In his classic work of liberalism On Liberty, John Stuart Mill claimed that the state’s only justification for interfering with an individual’s freedom is to prevent harm to others. So even if the individual herself, perhaps through sacrificing her dignity or in other ways, is harming herself, the state can do no more than inform her of the facts about, and in particular the risks of, the activity in question. (Slavery is perhaps a special case, and Mill certainly thought it was. But selling an organ or other body part is not to sell yourself, into slavery or in any other way.)

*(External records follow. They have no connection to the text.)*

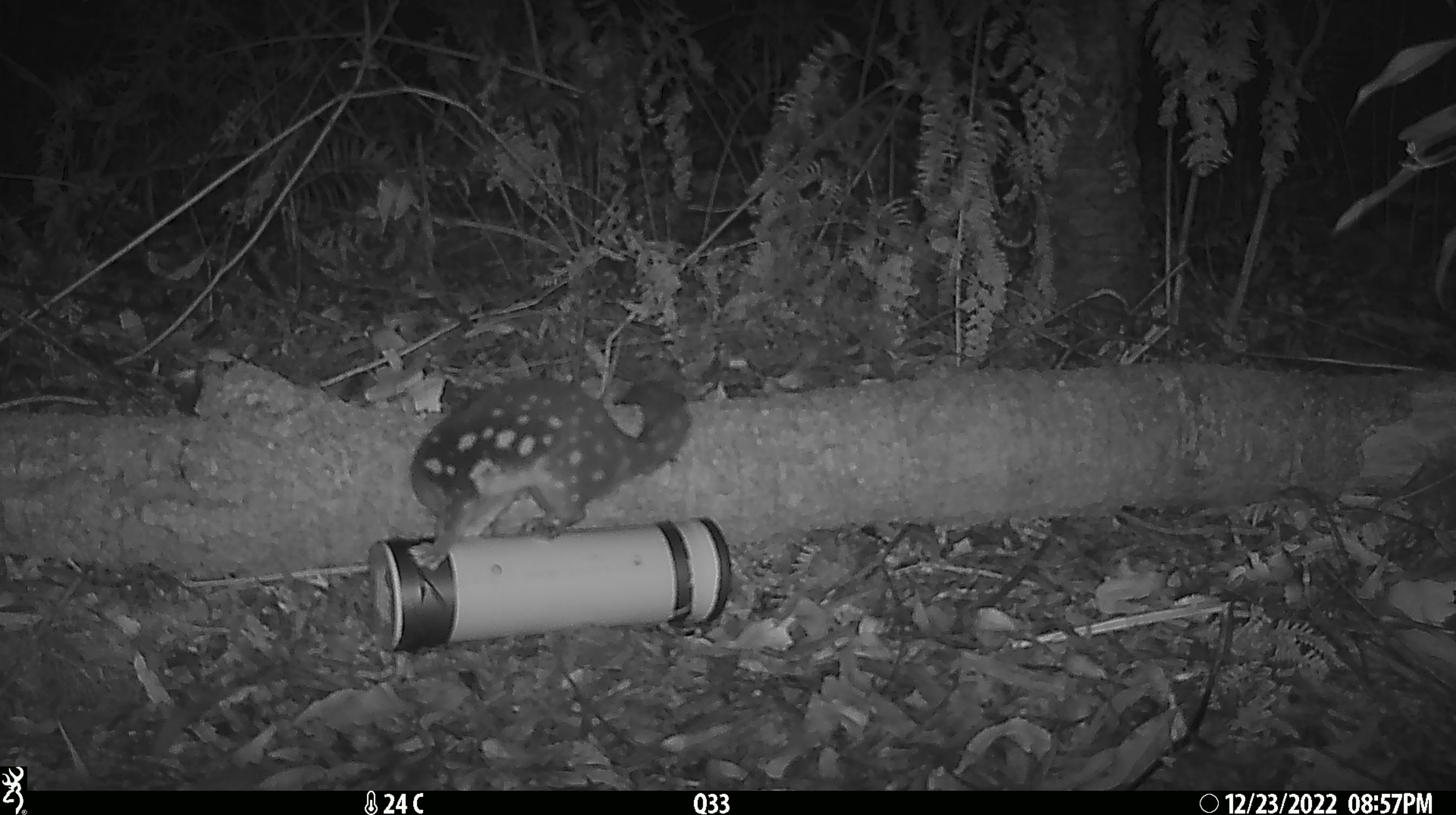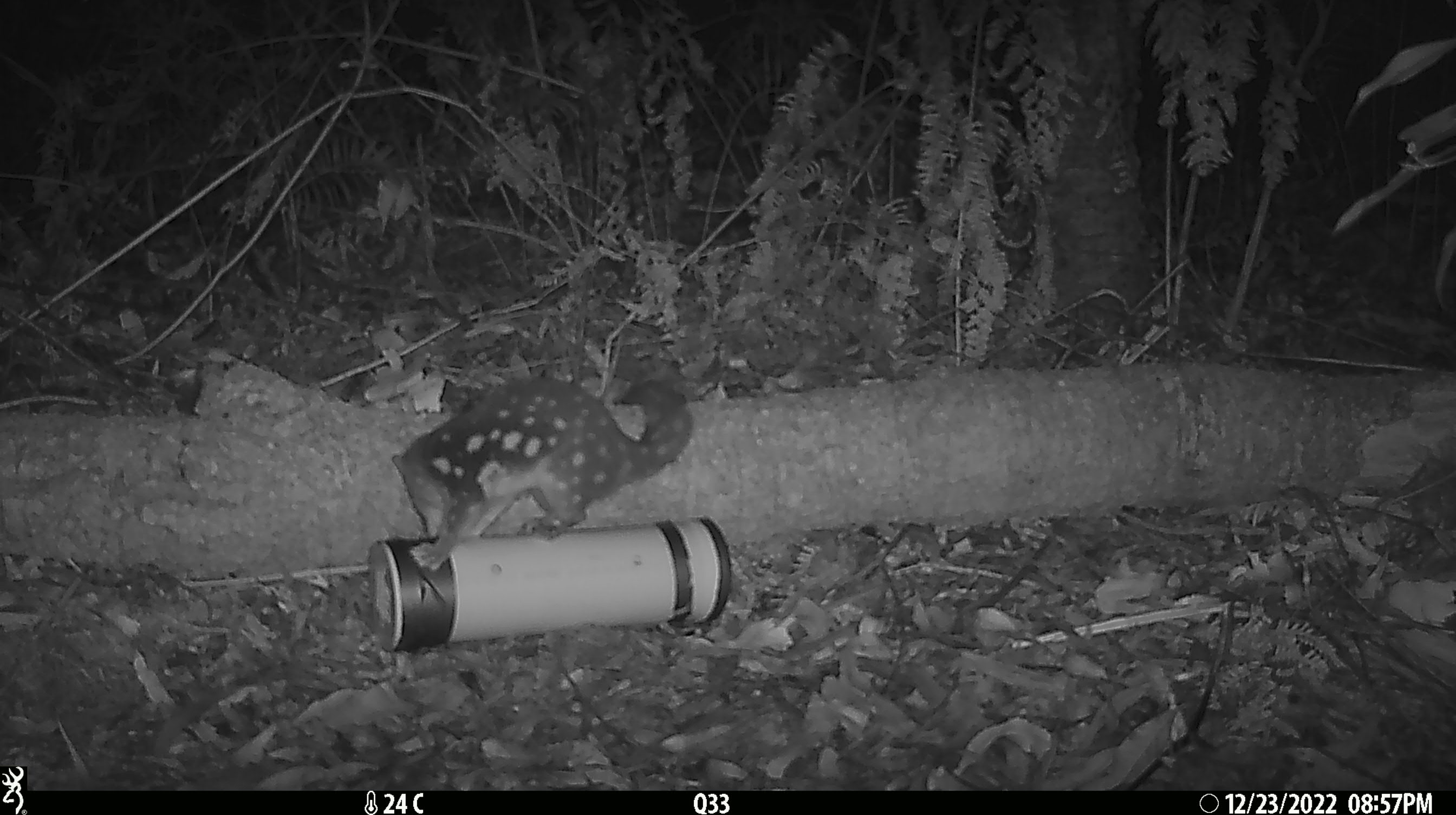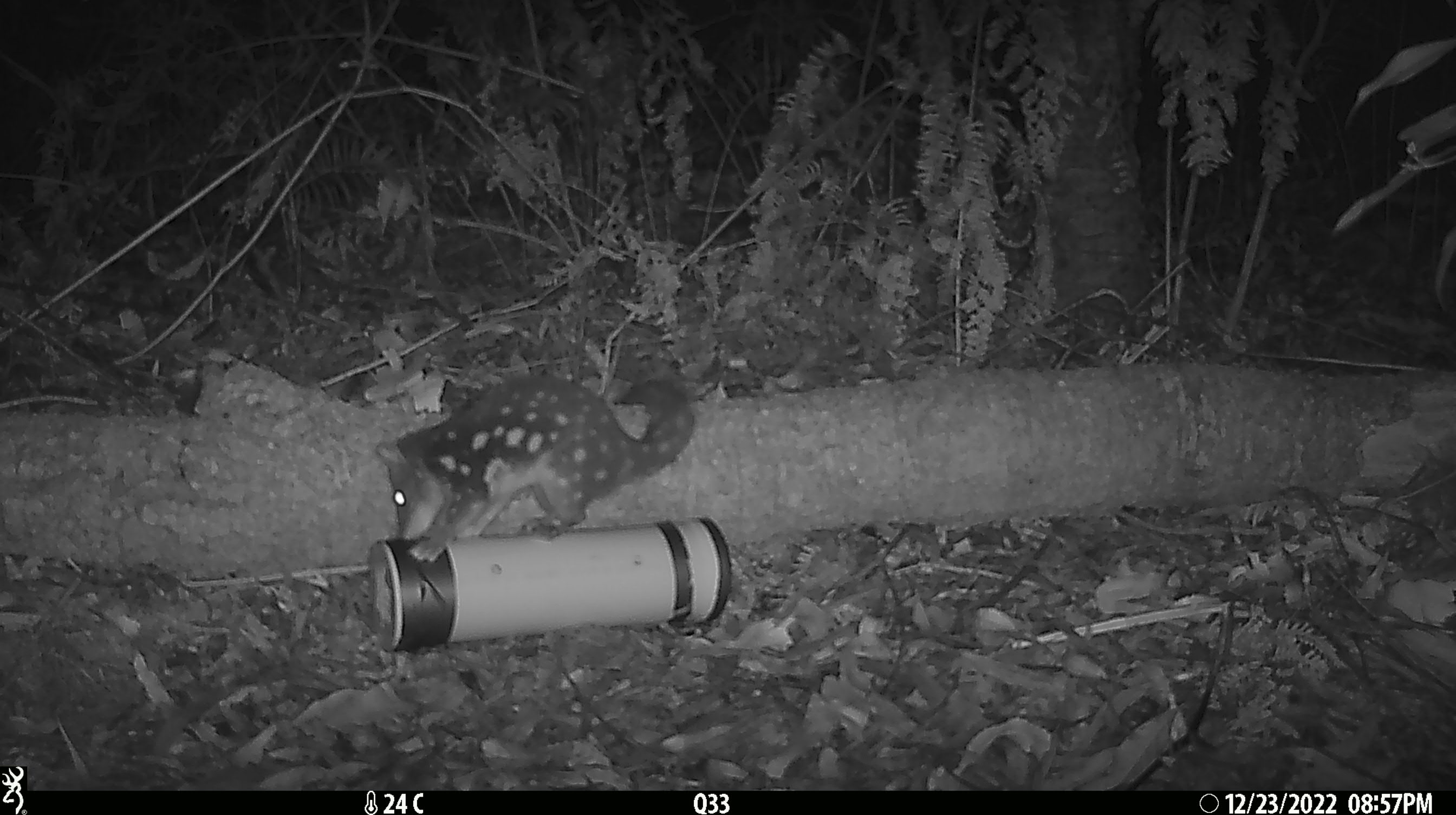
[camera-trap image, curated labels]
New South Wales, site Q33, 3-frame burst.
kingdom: Animalia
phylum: Chordata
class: Mammalia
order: Dasyuromorphia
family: Dasyuridae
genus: Dasyurus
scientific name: Dasyurus maculatus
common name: spotted-tailed quoll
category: quoll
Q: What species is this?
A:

It cannot be denied, however, that there would be the most appalling risks were an unregulated market in body parts permitted to develop. The opportunities for both buyers and sellers to mislead or to misrepresent, for example, would be widespread and tempting. As in other areas of civil life, then, the market in human organs should be regulated, with an immediate view to the avoidance of harm to those involved in the market itself or otherwise affected by it.
One further question is whether the state – in the UK, through the NHS – should itself enter the market. I see no strong reason why it shouldn’t. A weightier question is whether state regulation should involve price-setting or restrictions on sales designed to make the most effective use of available body parts. I’m inclined myself to think that it should, since the state should always be seeking to produce the best and justest outcomes for its citizens as a whole. Mill himself says clearly in On Liberty that his liberal principle is justified through its promotion of the good of all, and that is equally true of market principles governing the sale of body parts or indeed anything else.